Let $S$ be a set and let $\equiv$ be an equivalence relation on $S$. Let us define a quotient set algebra of $S$ and $\equiv$ to be a set $A$ with a function $\iota \in A^S$ such that

$\forall a \in S. \forall b \in S. (a \equiv b) \implies (\iota(a) = \iota(b))$

A quotient set algebra homomorphism of $S$ and $\equiv$ is a function $f \in B^A$ between two quotient set algebras $A$ and $B$ such that

$\forall a \in S. f(\iota_A(a)) = \iota_B(a)$

The category of quotient set algebras of $S$ and $\equiv$ is the category $QSA(S, \equiv)$ whose objects $Ob(QSA(S, \equiv))$ are quotient set algebras of $S$ and $\equiv$ and whose morphisms $Mor(QSA(S, \equiv))$ are quotient set algebra homomorphisms of $S$ and $\equiv$. The quotient set of $S$ and $\equiv$, denoted $S/\equiv$, is defined as the initial object in the category of quotient set algebras of $S$ and $\equiv$.

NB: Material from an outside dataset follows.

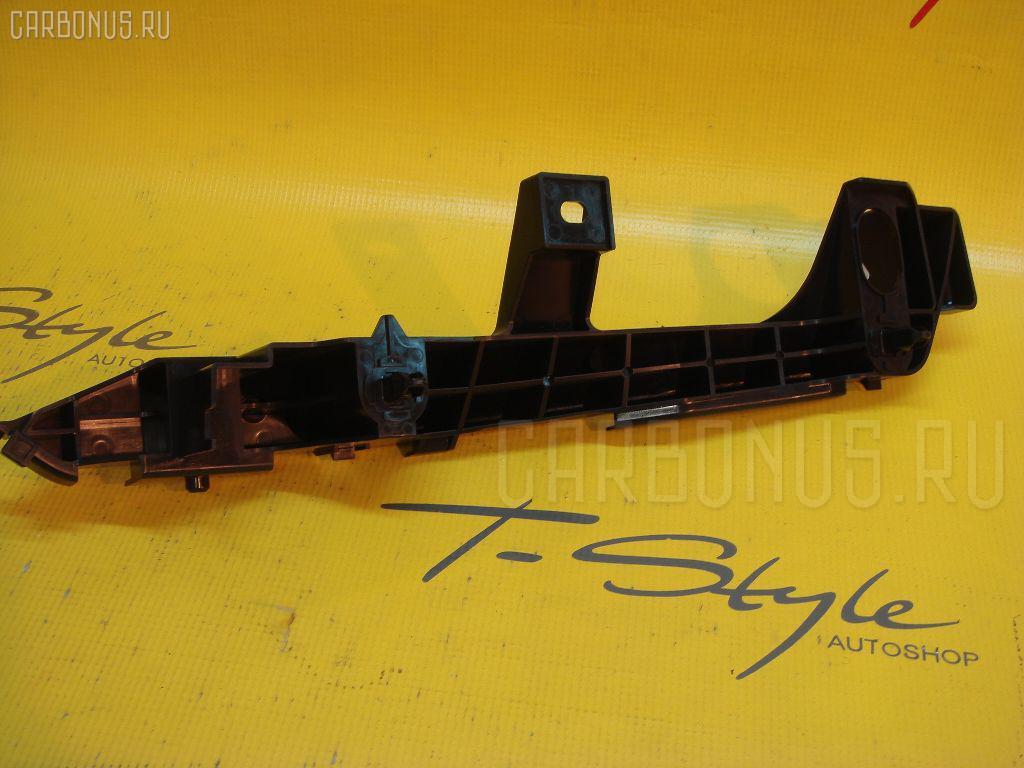 Крепление бампера Toyota Land cruiser prado TRJ120 Фото 1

### In homotopy type theory

Let $(T,\equiv)$ be a setoid. The quotient set $T/\equiv$ is inductively generated by the following:

• a function $\iota: T \to T/\equiv$

• a family of dependent terms

$a:T, b:T \vdash eq_{T/\equiv}(a, b): (a \equiv b) \to (\iota(a) =_{T/\equiv} \iota(b))$
• a family of dependent terms

$a:T/\equiv, b:T/\equiv \vdash \tau(a, b): isProp(a =_{T/\equiv} b)$